> [Text extract]
►

BY JIM
ABRAMS
Associated Press Writer
WASHINGTON - They call themselves Main Street
Republicans, moderates
consigned to the back alleys
of politics by their own
party. But despite a severe
bruising in the fall
election, this minority
within a minority finds
itself with new avenues to
explore, including working
more closely with Democrats.
The
Republican Main Street
Partnership, a leading voice
of GOP moderates in
Congress, lost seven of its
48 House members to
Democratic challengers in
the November election. Two
other senior members, Rep.
Sherwood Boehlert, R-N.Y.,
and Jim Kolbe, R-Ariz., are
retiring.
The group
also saw Sen. Lincoln
Chafee, R-R.I., one of its
eight Senate members and
possibly the most liberal
Republican in Congress, get
swamped by the Democratic
deluge.
"We had some
difficult losses, people who
had been very vocal and
active in terms of being
moderates," Rep.
Mike Castle,
R-Del., a Main Street
leader, said in an
interview. Castle said his
group still can be a force
in the new
Democratic-controlled
Congress by working with
conservative and moderate
Democrats.
Holding
one-fifth of the GOP's seats
in the House, Republican
moderates will be needed by
Democrats, particularly on
such issues as expanding
stem cell research,
improving access to health
care and promoting
alternative energy.
Republicans moderates also
hold the key to any
Democratic hope of
overriding vetoes by
President Bush.
Rep. Mark
Kirk, R-Ill., a Main Street
member who also heads an
overlapping group of
centrists called the Tuesday
Group, said he plans to work
with the Blue Dogs,
conservative House Democrats
who are demanding a bigger
role in policymaking because
of their pivotal role in the
elections.
Kirk is
promoting a "suburban
agenda" that includes such
issues as tax-deferred
savings programs for
children and protecting
suburban open space.
The election
losses for GOP moderates
were all the more painful
because moderates on the
Democratic ticket
flourished, helping carry
their party back into the
majority. Indiana, a solid
red state, went from a 7-2
Republican advantage in the
House to a 5-4 Democratic
edge because three
Democratic moderates ousted
conservative incumbents.

◄

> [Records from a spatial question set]

►

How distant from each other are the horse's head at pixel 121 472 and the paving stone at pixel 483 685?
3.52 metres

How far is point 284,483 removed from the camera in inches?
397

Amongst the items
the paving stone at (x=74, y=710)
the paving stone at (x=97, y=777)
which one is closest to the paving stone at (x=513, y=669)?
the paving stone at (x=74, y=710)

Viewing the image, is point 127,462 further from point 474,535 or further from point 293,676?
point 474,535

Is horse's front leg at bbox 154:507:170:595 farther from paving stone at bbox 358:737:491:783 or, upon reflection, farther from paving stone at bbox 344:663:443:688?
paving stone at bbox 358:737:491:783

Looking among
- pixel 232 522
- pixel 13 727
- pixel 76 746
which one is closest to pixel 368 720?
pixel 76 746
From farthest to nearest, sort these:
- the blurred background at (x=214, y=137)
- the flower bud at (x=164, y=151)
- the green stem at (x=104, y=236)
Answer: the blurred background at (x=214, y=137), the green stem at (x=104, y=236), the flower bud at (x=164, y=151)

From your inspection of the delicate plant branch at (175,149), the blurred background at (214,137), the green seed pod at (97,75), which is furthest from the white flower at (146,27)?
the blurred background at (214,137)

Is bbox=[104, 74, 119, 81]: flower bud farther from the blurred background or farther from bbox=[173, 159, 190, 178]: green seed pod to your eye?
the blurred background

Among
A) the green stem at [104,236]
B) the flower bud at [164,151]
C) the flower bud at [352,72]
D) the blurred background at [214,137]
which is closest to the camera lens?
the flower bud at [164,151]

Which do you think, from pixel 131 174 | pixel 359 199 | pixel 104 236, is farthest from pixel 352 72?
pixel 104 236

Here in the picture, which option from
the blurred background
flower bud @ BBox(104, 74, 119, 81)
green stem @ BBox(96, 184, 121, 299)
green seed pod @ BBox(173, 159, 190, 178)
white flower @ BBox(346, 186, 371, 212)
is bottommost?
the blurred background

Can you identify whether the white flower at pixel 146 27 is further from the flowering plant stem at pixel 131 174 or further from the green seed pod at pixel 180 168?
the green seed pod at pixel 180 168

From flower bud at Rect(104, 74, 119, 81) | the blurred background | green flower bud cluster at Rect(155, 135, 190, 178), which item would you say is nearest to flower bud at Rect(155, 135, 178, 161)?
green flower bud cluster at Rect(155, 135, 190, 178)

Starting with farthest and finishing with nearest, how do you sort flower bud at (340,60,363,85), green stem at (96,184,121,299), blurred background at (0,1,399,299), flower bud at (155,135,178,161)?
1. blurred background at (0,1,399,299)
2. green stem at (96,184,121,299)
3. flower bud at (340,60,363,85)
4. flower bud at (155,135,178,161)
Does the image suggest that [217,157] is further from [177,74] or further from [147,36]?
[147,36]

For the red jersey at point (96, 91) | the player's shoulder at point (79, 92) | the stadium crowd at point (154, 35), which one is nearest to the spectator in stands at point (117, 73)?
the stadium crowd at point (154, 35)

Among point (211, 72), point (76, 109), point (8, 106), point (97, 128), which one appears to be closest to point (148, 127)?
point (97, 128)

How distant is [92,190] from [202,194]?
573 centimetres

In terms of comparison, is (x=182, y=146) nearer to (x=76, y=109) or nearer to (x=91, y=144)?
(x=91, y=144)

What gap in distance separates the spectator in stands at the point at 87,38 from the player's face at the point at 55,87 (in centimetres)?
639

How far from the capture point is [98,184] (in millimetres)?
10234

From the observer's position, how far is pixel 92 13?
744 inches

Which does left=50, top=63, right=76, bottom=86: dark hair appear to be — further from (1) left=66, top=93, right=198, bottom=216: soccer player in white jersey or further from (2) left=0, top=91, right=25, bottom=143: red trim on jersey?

◄

> [To-do list]
[a] According to the article on Main Street Republicans, how many of its 48 House members did the Republican Main Street Partnership lose to Democratic challengers in the November election?
[b] Write what comes next in the article on Main Street Republicans, picking up after its final sentence.

> [Responses per task]
[a] Seven

[b]
"Indiana is
really more moderate than it
is Republican," said Robert
Schmuhl, a political analyst
and University of Notre Dame
professor. "That is
something we learned from
the election."
But GOP
moderates tend to come from
more diverse,
Democratic-leaning districts
that make them vulnerable
when the political winds
shift. That was the fate of
losing Main Street members
Reps. Rob Simmons and Nancy
Johnson of Connecticut.
Another
victim was Rep. Jim Leach, a
15-term lawmaker from Iowa
who opposed the war in Iraq
and supported abortion
rights. Other defeated GOP
Main Streeters were Charles
Bass and Jeb Bradley of New
Hampshire, Sue Kelly of New
York and Curt Weldon of
Pennsylvania.
Another
departed member is Rep. Mark
Foley, R-Fla., who resigned
in September after it was
revealed he had sent
sexually explicit electronic
messages to former House
pages.
Main Street
executive director Sarah
Chamberlain Resnick said
fiscal conservatives in her
group who share some views
with Democrats on social and
environmental issues were
also hurt because "the
Republican Party wasn't a
big enough tent" for them.
While the new
Democratic majority ranges
in political philosophy from
liberal Speaker-elect Nancy
Pelosi of California to
conservative freshman Heath
Shuler, a former NFL
quarterback from North
Carolina, Republicans
concentrated on shoring up
their conservative base,
Resnick said.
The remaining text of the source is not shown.